- **TASK REQUIREMENTS**
Repeat the data exactly as it stands.

- **PROVIDED RECORDS**
>>>

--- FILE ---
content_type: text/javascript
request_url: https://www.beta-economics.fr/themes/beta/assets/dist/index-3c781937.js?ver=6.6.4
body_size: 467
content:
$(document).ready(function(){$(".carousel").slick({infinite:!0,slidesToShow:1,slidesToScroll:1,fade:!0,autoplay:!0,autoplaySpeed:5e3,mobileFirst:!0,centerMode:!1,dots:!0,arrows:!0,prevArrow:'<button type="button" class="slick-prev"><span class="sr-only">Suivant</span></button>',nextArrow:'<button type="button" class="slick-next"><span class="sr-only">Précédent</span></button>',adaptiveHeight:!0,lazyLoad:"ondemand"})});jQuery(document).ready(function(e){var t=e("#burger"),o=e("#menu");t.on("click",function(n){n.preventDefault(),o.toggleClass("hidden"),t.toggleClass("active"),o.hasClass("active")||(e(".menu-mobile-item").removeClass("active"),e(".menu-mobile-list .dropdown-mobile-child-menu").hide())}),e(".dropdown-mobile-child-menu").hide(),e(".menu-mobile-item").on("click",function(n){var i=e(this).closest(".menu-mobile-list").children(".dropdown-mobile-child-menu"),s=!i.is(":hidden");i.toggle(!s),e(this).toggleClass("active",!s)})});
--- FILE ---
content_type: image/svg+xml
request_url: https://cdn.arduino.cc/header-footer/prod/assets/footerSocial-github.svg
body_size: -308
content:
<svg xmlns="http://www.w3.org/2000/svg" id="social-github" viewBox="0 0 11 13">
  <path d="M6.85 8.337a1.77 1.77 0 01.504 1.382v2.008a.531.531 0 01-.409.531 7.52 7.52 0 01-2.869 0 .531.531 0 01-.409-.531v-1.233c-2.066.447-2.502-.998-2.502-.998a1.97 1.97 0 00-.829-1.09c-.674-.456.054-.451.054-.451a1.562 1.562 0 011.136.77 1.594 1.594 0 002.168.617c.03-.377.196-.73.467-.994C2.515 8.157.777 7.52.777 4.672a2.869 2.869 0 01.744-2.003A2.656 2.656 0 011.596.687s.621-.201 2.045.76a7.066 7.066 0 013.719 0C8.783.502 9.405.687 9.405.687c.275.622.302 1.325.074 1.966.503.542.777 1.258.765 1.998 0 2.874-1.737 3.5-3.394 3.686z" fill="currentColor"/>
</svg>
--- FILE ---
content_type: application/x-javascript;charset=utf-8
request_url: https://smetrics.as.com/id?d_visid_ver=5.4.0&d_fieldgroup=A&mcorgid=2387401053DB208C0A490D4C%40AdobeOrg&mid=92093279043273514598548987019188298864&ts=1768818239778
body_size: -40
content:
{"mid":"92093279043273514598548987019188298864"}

<<<

- **REPLY TO THE EXERCISE**
--- FILE ---
content_type: text/javascript
request_url: https://www.beta-economics.fr/themes/beta/assets/dist/index-3c781937.js?ver=6.6.4
body_size: 467
content:
$(document).ready(function(){$(".carousel").slick({infinite:!0,slidesToShow:1,slidesToScroll:1,fade:!0,autoplay:!0,autoplaySpeed:5e3,mobileFirst:!0,centerMode:!1,dots:!0,arrows:!0,prevArrow:'<button type="button" class="slick-prev"><span class="sr-only">Suivant</span></button>',nextArrow:'<button type="button" class="slick-next"><span class="sr-only">Précédent</span></button>',adaptiveHeight:!0,lazyLoad:"ondemand"})});jQuery(document).ready(function(e){var t=e("#burger"),o=e("#menu");t.on("click",function(n){n.preventDefault(),o.toggleClass("hidden"),t.toggleClass("active"),o.hasClass("active")||(e(".menu-mobile-item").removeClass("active"),e(".menu-mobile-list .dropdown-mobile-child-menu").hide())}),e(".dropdown-mobile-child-menu").hide(),e(".menu-mobile-item").on("click",function(n){var i=e(this).closest(".menu-mobile-list").children(".dropdown-mobile-child-menu"),s=!i.is(":hidden");i.toggle(!s),e(this).toggleClass("active",!s)})});
--- FILE ---
content_type: image/svg+xml
request_url: https://cdn.arduino.cc/header-footer/prod/assets/footerSocial-github.svg
body_size: -308
content:
<svg xmlns="http://www.w3.org/2000/svg" id="social-github" viewBox="0 0 11 13">
  <path d="M6.85 8.337a1.77 1.77 0 01.504 1.382v2.008a.531.531 0 01-.409.531 7.52 7.52 0 01-2.869 0 .531.531 0 01-.409-.531v-1.233c-2.066.447-2.502-.998-2.502-.998a1.97 1.97 0 00-.829-1.09c-.674-.456.054-.451.054-.451a1.562 1.562 0 011.136.77 1.594 1.594 0 002.168.617c.03-.377.196-.73.467-.994C2.515 8.157.777 7.52.777 4.672a2.869 2.869 0 01.744-2.003A2.656 2.656 0 011.596.687s.621-.201 2.045.76a7.066 7.066 0 013.719 0C8.783.502 9.405.687 9.405.687c.275.622.302 1.325.074 1.966.503.542.777 1.258.765 1.998 0 2.874-1.737 3.5-3.394 3.686z" fill="currentColor"/>
</svg>
--- FILE ---
content_type: application/x-javascript;charset=utf-8
request_url: https://smetrics.as.com/id?d_visid_ver=5.4.0&d_fieldgroup=A&mcorgid=2387401053DB208C0A490D4C%40AdobeOrg&mid=92093279043273514598548987019188298864&ts=1768818239778
body_size: -40
content:
{"mid":"92093279043273514598548987019188298864"}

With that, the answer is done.